— INFORMATION SHOWN —
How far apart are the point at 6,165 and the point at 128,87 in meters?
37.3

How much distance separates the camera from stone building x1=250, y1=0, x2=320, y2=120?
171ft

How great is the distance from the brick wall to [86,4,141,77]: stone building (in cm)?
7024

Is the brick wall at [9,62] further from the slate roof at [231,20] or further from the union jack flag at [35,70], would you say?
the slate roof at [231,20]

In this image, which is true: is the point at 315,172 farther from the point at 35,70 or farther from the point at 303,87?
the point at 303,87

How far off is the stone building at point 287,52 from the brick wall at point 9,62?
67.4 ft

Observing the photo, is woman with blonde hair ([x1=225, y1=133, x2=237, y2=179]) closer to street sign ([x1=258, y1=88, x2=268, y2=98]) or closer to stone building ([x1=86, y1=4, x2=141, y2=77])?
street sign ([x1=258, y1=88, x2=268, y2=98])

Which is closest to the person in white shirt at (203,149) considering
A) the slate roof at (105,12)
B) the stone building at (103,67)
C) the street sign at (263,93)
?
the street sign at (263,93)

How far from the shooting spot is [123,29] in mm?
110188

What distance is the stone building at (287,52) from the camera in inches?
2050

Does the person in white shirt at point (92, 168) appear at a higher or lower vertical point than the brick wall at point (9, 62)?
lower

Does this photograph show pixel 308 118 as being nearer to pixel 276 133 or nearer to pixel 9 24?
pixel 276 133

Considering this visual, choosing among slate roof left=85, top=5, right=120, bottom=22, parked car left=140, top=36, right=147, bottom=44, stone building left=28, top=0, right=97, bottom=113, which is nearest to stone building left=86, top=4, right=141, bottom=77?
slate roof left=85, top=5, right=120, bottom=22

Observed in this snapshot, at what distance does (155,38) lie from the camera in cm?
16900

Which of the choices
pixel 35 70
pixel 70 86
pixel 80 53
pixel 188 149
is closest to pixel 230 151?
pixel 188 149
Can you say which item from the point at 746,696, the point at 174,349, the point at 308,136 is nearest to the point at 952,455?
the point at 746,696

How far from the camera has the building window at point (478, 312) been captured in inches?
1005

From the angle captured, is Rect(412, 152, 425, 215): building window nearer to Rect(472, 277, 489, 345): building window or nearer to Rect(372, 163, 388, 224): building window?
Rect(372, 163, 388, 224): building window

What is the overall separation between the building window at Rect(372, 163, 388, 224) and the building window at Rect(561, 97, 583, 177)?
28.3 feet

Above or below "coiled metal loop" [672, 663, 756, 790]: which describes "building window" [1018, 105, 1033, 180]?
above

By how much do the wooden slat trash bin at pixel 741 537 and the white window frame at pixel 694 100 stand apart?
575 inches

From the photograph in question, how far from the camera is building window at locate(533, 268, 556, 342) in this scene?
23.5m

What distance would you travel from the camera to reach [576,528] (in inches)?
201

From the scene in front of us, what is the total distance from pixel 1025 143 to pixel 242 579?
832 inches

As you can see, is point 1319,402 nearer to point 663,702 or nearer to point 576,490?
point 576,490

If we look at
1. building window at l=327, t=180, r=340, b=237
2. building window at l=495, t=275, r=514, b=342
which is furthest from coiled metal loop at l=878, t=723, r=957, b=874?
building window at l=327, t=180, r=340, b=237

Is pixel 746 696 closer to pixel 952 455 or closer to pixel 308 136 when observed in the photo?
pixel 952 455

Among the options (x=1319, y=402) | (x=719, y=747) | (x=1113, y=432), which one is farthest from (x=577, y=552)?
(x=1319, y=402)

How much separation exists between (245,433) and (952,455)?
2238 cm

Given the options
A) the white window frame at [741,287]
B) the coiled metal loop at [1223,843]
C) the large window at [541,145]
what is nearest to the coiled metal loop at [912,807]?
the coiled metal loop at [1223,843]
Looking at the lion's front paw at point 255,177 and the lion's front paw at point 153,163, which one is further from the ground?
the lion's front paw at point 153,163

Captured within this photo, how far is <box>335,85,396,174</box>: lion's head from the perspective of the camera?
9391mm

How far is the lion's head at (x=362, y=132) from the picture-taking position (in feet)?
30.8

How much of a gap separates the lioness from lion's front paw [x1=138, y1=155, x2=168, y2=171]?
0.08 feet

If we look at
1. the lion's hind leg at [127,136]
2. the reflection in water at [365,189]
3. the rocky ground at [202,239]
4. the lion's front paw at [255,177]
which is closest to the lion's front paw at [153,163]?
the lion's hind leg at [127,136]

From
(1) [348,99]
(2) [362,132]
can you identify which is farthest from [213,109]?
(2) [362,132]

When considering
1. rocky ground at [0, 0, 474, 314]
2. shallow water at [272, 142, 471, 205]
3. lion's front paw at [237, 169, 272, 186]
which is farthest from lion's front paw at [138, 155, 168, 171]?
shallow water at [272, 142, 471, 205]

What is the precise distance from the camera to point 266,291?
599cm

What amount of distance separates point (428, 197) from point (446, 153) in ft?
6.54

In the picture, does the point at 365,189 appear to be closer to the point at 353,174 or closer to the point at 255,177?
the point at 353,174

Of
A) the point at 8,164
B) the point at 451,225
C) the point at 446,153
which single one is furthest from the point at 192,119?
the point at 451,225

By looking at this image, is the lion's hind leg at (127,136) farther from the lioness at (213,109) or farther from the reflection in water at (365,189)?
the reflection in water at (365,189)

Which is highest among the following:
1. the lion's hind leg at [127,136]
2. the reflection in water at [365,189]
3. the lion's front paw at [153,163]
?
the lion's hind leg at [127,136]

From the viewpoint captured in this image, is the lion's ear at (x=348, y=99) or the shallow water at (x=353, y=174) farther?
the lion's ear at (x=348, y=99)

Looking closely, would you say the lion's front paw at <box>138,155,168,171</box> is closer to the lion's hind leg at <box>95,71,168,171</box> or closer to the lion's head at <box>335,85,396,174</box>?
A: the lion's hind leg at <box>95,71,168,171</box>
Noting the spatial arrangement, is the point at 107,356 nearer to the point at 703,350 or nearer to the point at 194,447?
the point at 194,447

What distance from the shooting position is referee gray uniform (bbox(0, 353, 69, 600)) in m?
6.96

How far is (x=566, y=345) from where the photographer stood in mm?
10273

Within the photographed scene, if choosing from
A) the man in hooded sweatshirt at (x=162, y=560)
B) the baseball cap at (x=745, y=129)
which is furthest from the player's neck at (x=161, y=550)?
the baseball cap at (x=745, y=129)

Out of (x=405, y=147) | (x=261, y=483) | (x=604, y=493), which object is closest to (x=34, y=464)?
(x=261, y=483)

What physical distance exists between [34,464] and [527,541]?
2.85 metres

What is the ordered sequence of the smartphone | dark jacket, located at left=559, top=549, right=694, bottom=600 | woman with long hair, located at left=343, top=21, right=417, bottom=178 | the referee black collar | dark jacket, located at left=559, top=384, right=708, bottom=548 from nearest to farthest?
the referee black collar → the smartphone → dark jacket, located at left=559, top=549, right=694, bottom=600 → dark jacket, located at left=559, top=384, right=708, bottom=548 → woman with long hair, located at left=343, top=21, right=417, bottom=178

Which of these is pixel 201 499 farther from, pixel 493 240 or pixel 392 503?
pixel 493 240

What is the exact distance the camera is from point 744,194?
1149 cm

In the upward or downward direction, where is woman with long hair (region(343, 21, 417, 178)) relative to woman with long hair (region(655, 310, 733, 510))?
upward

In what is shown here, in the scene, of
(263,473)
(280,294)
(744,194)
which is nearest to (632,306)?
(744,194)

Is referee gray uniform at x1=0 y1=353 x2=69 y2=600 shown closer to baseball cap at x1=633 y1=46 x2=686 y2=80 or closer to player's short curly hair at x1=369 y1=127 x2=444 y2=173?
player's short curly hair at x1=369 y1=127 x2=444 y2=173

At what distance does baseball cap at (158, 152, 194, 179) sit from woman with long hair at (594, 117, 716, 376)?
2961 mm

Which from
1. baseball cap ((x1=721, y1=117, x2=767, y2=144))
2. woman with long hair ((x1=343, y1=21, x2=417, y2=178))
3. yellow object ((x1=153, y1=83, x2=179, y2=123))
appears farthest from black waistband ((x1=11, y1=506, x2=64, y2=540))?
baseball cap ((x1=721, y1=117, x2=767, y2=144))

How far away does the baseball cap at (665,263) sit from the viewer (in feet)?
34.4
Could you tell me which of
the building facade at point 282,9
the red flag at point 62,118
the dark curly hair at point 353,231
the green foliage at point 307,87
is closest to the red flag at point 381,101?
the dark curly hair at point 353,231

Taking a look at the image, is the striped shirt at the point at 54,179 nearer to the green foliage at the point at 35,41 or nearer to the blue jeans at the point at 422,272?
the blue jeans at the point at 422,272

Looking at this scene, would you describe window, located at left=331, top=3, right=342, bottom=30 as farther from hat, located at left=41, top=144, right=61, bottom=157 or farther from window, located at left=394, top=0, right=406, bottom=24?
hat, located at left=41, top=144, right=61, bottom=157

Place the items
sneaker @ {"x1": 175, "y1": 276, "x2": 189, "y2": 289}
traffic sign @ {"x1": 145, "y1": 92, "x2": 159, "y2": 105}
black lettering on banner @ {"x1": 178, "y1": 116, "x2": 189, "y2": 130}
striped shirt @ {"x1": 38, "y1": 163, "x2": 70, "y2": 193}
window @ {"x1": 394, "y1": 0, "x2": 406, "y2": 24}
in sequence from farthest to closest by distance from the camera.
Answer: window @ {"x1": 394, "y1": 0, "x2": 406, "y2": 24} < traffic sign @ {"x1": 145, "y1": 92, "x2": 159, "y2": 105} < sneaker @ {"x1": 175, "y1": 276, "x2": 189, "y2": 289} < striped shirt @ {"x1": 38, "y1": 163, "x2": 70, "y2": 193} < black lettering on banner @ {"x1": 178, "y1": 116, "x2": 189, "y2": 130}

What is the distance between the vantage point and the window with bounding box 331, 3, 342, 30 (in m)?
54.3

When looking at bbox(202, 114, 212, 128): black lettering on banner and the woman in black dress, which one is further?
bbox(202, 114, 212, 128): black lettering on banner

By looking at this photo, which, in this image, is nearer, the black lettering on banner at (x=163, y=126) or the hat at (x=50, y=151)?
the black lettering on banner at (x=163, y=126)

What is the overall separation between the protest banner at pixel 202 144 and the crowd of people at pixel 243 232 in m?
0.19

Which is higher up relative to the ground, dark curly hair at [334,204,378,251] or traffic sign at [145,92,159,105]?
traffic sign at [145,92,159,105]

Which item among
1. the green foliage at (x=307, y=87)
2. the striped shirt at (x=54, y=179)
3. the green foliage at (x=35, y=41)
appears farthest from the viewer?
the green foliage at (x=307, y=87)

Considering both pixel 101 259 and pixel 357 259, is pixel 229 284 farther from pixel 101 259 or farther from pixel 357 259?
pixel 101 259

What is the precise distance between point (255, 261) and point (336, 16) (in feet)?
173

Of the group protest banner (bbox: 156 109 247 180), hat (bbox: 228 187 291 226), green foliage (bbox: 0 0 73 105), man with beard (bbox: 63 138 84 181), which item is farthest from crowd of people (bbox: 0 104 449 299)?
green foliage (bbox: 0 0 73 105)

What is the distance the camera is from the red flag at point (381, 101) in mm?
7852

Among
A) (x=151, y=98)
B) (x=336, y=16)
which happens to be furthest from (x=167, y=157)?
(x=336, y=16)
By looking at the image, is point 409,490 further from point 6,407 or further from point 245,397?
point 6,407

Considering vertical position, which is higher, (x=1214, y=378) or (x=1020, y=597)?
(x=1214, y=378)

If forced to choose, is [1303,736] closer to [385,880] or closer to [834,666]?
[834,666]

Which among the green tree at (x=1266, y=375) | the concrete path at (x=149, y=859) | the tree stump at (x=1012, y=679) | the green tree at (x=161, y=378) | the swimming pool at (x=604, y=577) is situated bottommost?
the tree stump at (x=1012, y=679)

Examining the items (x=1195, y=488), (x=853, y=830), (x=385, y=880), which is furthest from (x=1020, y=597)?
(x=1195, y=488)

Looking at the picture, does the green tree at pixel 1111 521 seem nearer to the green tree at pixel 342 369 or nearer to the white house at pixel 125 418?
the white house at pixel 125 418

— EXERCISE DETAILS —
Copy out the rows word for word, starting with the line that contains "How far is (x=566, y=345)" and continuing through the line that contains "2.85 metres", with both of those lines included.

— ANSWER TO THIS EXERCISE —
How far is (x=566, y=345) from where the photographer stood in mm?
10273

Within the photographed scene, if choosing from
A) the man in hooded sweatshirt at (x=162, y=560)
B) the baseball cap at (x=745, y=129)
which is furthest from the player's neck at (x=161, y=550)?
the baseball cap at (x=745, y=129)

Out of (x=405, y=147) | (x=261, y=483) | (x=604, y=493), which object is closest to (x=34, y=464)?
(x=261, y=483)

What physical distance exists between [34,464] and [527,541]?
2.85 metres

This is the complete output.